◆ Excerpted text:
[Start of Attachment]
Left alone in a cruel and hard world, with no one to tuck you in at night, and no one to put food on the table, left alone to suffer. This is the harsh reality of and AIDS orphan in Africa, who is struggling to live right now. I support a boy named Kambo who lives in Zambia. His father died from ADIS, and his mother left him. He has no family and he is only six years old. Kambo is one of 12.3 million children in Africa who has been orphaned by AIDS (firelightfoundation, 1). No one should have to live that way.
Helpless, homeless, starving, hopeless. What life is that for a human being, or worse, a child? 82% of the worldwide total of AIDS orphans live in Africa (firelightfoundation, 1). They did not choose to live on the street; they did not choose to have their parents die from a disease with no cure. Some of these orphans have siblings that they have to care for too. How can they care for children, when most of them are still children themselves? But they have no choice; they are orphans…AIDS orphans. Imagine yourself in that same situation, what would you do? Where would you get food, or money to support yourself? It’s a brutal life, but everyday children in Africa are facing those questions.
[End of Attachment]
◆ Task prompt:
Write the next part of the essay about AIDS orphans in Africa, picking up after its last sentence. The items that come after this essay have nothing to do with it.

◆ Data listing:
[Start of Attachment]
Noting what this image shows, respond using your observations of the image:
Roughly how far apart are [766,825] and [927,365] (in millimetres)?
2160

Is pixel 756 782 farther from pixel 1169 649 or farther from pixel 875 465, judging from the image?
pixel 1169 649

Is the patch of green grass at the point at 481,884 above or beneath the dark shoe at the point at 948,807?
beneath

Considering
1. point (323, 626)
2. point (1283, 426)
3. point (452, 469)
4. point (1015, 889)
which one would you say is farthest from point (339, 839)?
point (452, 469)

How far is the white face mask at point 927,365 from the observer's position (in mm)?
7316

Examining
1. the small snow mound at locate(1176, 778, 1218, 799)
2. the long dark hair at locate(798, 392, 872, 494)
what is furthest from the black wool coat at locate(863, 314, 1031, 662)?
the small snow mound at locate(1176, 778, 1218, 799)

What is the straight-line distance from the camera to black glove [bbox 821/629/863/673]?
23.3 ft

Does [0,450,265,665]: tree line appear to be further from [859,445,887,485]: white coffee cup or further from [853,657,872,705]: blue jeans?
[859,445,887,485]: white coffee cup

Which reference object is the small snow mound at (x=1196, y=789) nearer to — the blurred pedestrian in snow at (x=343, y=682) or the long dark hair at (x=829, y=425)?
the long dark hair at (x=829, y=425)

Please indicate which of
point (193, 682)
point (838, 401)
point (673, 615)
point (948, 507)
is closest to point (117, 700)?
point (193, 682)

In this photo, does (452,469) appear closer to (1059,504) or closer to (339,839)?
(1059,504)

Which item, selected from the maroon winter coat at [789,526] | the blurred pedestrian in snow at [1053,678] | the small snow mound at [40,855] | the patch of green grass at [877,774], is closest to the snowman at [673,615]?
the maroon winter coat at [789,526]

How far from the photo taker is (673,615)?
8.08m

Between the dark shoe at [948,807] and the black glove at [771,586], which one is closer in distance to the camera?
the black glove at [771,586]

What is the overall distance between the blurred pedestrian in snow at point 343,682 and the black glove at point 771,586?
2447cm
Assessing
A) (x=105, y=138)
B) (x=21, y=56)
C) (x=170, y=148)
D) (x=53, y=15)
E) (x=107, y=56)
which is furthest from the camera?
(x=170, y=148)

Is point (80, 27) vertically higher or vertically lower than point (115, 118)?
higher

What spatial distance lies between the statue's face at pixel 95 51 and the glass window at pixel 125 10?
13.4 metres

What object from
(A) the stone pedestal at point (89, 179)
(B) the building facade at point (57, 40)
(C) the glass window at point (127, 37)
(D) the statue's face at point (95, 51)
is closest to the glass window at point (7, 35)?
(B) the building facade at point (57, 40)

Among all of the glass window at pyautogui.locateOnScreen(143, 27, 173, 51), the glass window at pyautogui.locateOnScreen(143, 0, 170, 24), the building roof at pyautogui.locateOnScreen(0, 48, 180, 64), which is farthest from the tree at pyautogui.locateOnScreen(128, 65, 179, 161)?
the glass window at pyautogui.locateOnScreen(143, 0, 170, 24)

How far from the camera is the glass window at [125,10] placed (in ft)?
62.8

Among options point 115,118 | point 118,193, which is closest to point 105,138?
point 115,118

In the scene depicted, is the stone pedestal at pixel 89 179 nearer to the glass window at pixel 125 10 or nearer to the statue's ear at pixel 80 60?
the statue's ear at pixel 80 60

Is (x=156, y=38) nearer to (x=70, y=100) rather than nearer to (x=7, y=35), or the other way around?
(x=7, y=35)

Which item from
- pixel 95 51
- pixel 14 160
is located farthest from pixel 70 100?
[End of Attachment]
[Start of Attachment]
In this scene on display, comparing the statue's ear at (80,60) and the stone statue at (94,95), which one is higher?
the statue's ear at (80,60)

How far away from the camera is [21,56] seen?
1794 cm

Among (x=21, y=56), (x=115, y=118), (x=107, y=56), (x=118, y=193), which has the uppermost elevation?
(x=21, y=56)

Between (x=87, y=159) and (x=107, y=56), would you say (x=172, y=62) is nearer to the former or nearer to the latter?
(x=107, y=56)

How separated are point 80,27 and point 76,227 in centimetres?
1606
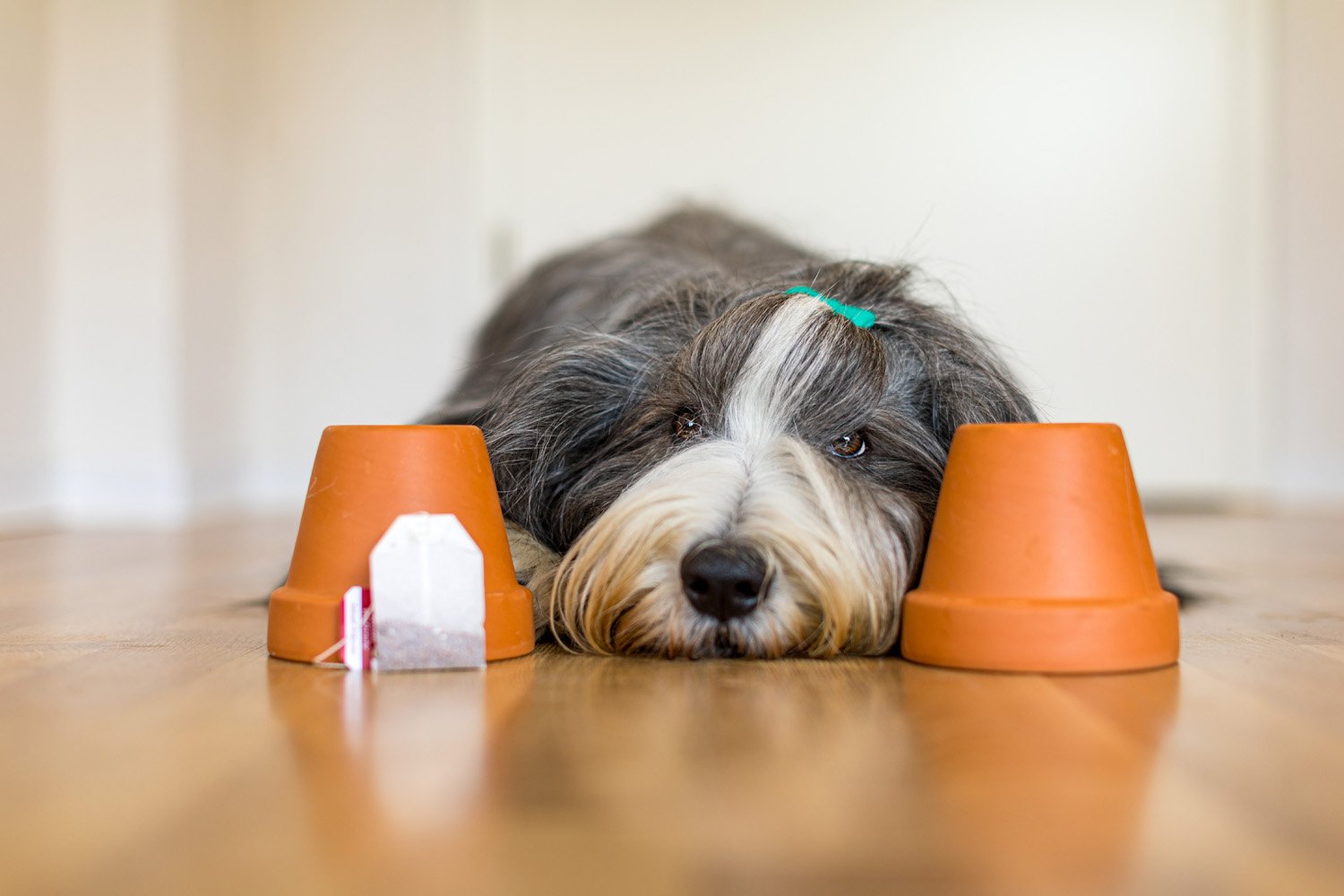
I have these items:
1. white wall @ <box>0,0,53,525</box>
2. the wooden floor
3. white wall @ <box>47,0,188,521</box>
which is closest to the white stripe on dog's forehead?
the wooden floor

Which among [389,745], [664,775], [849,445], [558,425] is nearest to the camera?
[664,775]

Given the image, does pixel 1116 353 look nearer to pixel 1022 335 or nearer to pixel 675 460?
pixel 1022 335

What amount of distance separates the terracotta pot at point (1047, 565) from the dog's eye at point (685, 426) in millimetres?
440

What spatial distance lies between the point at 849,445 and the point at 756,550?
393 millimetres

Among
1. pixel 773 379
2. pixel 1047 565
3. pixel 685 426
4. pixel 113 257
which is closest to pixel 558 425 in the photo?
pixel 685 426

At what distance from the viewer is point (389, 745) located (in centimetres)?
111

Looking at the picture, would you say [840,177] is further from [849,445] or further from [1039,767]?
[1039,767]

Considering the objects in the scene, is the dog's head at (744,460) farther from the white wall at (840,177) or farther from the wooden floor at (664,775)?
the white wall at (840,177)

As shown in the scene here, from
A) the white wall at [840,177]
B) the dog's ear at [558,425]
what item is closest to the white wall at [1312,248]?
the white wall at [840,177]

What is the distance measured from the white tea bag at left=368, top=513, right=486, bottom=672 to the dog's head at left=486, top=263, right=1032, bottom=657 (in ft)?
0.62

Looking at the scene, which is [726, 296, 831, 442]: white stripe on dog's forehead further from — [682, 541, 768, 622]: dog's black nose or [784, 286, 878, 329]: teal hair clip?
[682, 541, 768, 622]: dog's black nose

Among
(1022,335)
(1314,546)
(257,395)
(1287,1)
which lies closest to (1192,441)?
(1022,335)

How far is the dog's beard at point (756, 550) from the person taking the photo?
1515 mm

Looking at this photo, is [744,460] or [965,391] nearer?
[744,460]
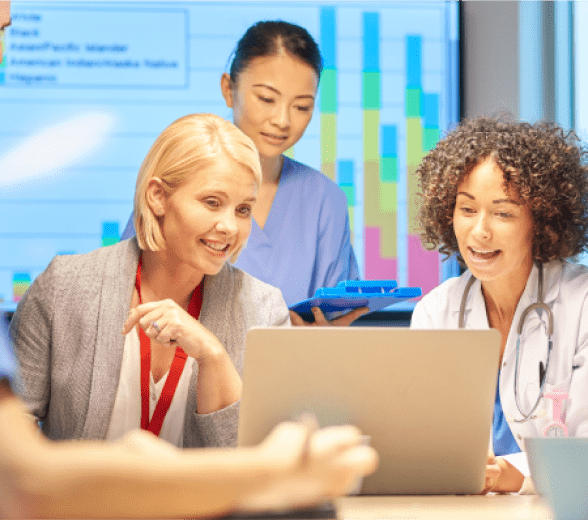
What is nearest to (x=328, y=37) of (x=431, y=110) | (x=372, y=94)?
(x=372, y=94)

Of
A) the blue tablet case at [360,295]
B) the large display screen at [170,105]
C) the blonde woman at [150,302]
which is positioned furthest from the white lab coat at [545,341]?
[End of Attachment]
[Start of Attachment]
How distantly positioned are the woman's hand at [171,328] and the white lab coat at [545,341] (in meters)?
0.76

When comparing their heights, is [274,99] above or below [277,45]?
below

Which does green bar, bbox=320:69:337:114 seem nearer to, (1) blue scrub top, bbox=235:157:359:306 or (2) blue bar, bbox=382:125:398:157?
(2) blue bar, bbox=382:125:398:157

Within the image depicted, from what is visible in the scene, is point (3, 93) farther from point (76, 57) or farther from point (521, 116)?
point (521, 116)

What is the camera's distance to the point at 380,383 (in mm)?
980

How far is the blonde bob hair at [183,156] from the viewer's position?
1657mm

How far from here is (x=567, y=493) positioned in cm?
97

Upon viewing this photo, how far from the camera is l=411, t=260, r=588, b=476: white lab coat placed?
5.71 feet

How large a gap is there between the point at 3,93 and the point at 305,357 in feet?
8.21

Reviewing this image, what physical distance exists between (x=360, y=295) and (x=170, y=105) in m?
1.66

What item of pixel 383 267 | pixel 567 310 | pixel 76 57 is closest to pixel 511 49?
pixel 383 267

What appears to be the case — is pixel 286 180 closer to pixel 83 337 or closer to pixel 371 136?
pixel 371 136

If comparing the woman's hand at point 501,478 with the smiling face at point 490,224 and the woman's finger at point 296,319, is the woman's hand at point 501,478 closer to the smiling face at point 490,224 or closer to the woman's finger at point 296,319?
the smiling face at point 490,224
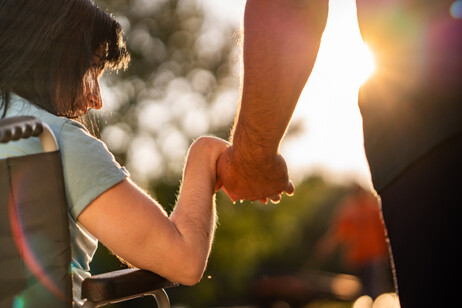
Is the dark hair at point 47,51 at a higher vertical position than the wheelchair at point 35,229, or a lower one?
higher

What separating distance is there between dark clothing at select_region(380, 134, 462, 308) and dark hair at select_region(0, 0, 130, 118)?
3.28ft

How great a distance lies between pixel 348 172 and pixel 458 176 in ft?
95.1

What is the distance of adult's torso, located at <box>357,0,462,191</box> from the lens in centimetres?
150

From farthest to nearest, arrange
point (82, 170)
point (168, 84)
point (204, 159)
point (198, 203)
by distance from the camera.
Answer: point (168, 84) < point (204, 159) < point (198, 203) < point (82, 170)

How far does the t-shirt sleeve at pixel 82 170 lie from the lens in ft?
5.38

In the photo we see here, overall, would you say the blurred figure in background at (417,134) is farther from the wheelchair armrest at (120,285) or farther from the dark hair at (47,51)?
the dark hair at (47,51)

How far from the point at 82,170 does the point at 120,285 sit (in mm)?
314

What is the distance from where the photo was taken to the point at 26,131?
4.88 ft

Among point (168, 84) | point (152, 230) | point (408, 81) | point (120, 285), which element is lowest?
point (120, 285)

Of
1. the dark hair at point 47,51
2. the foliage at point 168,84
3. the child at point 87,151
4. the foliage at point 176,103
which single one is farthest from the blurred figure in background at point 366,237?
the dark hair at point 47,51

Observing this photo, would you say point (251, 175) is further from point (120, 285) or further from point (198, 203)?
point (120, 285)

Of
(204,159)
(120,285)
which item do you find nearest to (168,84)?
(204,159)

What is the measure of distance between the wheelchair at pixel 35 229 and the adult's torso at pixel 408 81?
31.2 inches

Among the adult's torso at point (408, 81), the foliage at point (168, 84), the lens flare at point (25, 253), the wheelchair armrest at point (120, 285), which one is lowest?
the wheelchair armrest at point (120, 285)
[End of Attachment]
◆ The answer:
The number of AIDS orphans is only expected to climb. It’s estimated that by 2010, 25 million children will be orphaned by AIDS in Africa alone (firelightfoundation, 1). If the number is only expected to get worse, then why aren’t more people doing something about it? 15 million children in Africa have lost one or both parents to this disease (projects.psi, 1), what if one of those children was yours? These children have nothing, and yet we take what we have for granted. Is America too selfish to help starving, homeless, orphaned children, or just too “busy” to care? Many Africans are uninformed about HIV; therefore, many never get tested and spread the disease. Not being educated will lead to higher death tolls, and increased orphans. Only two in every ten Africans have been tested for HIV (worldhealth, 2), that’s that many more children loosing parents, and becoming orphaned.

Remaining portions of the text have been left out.